A Small Victory — Acceleration of BITFIELD Commands for ApsaraDB for Redis
An Alibaba Cloud customer discovers that when they used read/write splitting instances, the CPU utilization of the main node was high while the standby nodes that carry the read traffic in read/write splitting was relatively idle. When the CPU is at full capacity, the online services on the main node are getting affected significantly.
1.1) Principles of Read/Write Splitting
The principles ApsaraDB for Redis follows in read/write splitting instances are as follows:
- The keys are written to the main node and then synchronized to the standby nodes.
- User requests are judged by the proxy.
- Write requests are forwarded to the main node while read requests are distributed to the standby nodes.
This architecture is suitable for businesses with much more read requests than write requests.
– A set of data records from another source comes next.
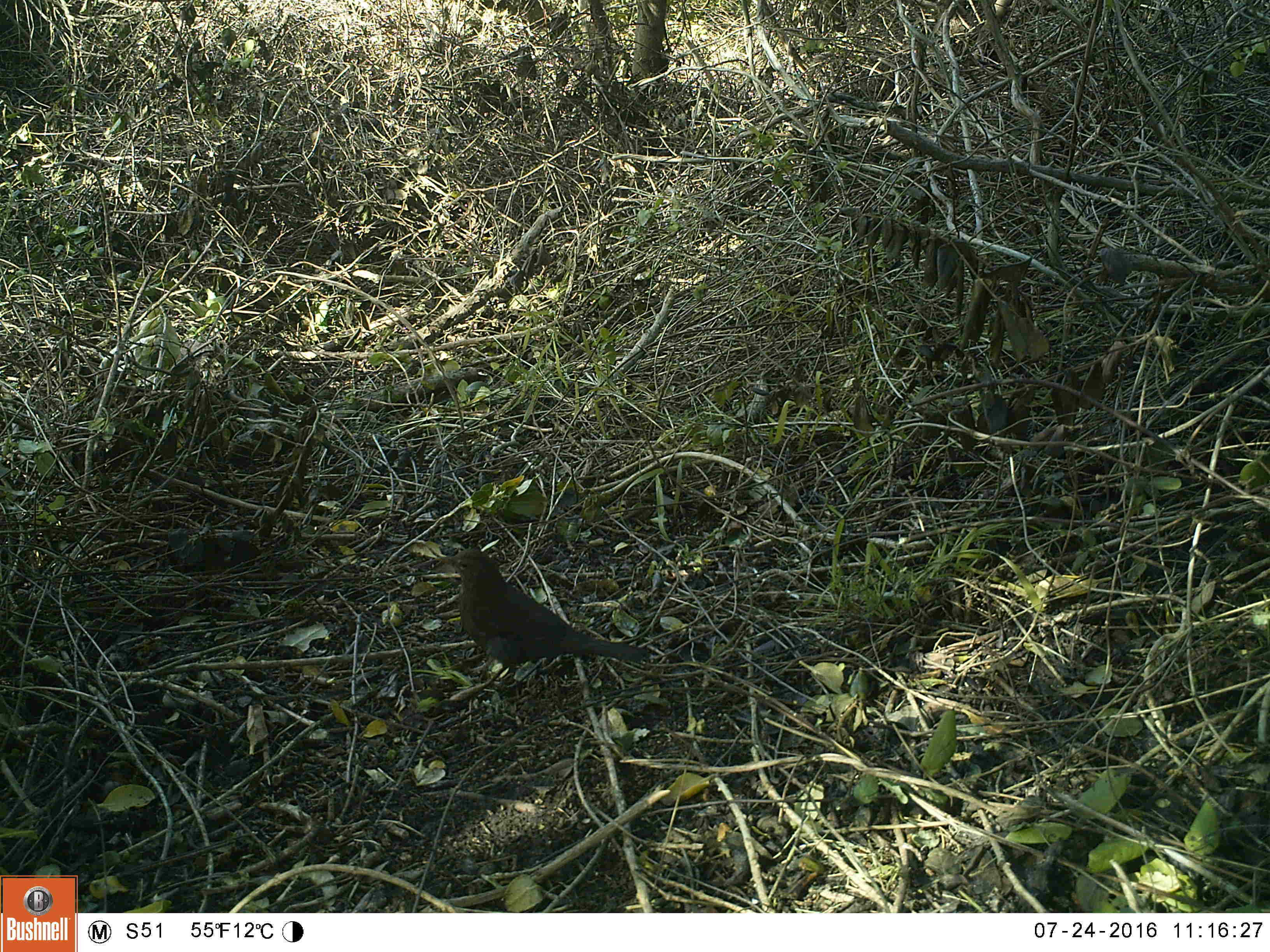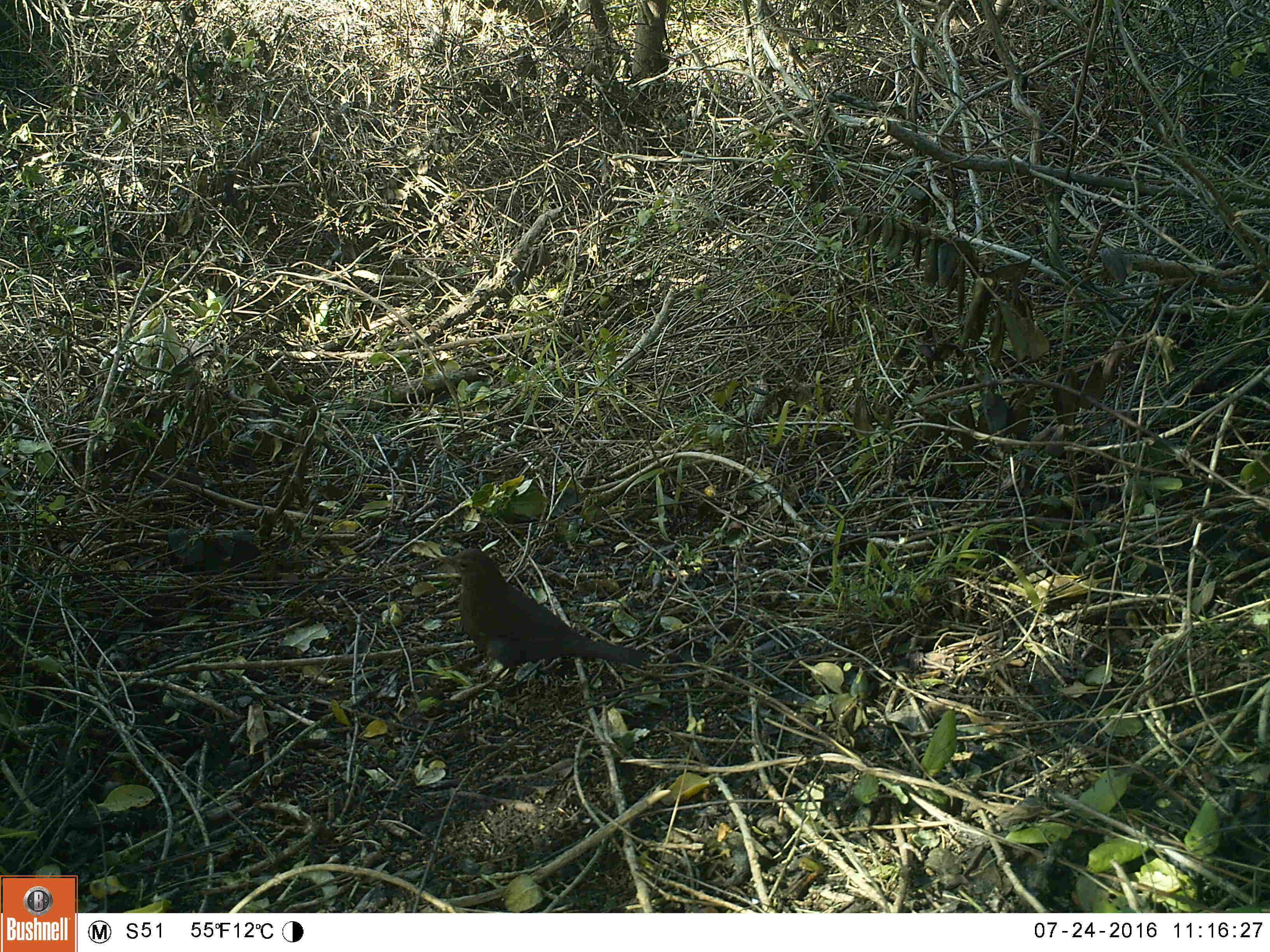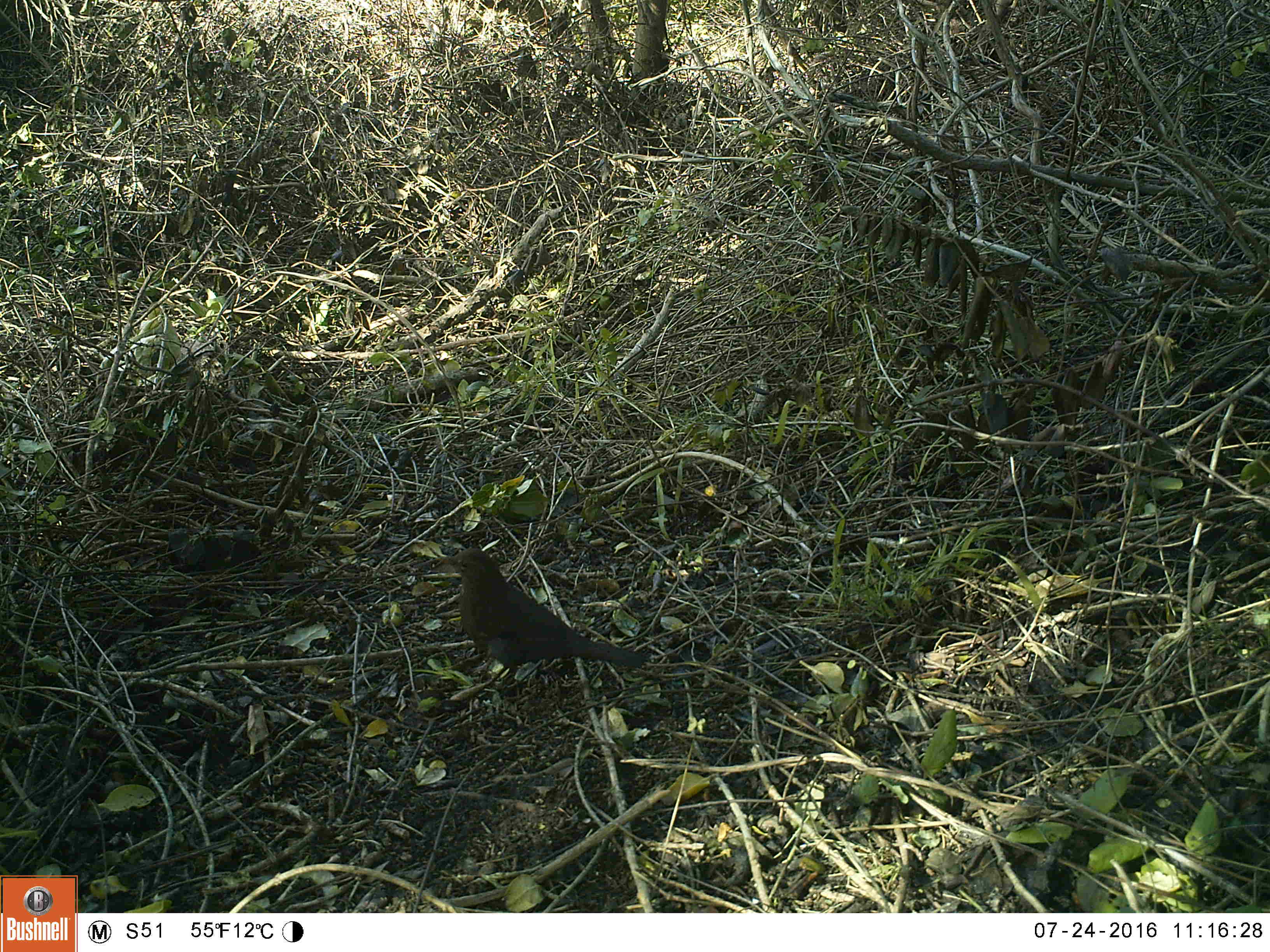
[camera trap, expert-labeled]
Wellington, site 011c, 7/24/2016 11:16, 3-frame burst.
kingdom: Animalia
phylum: Chordata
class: Aves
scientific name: Aves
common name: bird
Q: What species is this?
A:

The following figure shows the read/write splitting architecture.
1.2) BITFIELD Commands
After interacting with the customer, we found the customer used a large number of BITFIELD commands to read data. BITFIELD commands are run for bitmap data types. A bitmap is usually used to determine the status with minimal space consumption based on bitwise operations (AND, OR, XOR, and NOT). Common scenarios include:
- Use bitmaps to record a user’s daily application logon. If the $ID user logs on, “SETBIT logins:20200404 $ID 1” is recorded, indicating that the $ID user logged on on April 4, 2020. Run “BITCOUNT logins:20200404” to obtain the number of users that logged on on that day and run “BITOP AND logins:20200404–05 logins:20200404 logins:20200404” to calculate the number of users that logged on for two consecutive days.
- Determine whether users have read the same articles or watched the same videos.
- Use bitmaps to easily determine whether a user correctly answered all the questions in a live Q&A activity.
The live Q&A system is designed as follows:
1) Set a key for each user to answer questions in each round. For example, the key for user1 in the first round is round:1:user1.
2) Set the relevant bit to 1 for each correct answer. If user1 answers the fifth question correctly, set the fifth bit to 1, such as by running SETBIT round:1:user1 5 1. If user1 answers the ninth question correctly in the first round, set the ninth bit to 1 by running SETBIT round:1:user1 9 1. All the default bits of a BITFIELD command are 0 and do not need to be set upon an incorrect answer.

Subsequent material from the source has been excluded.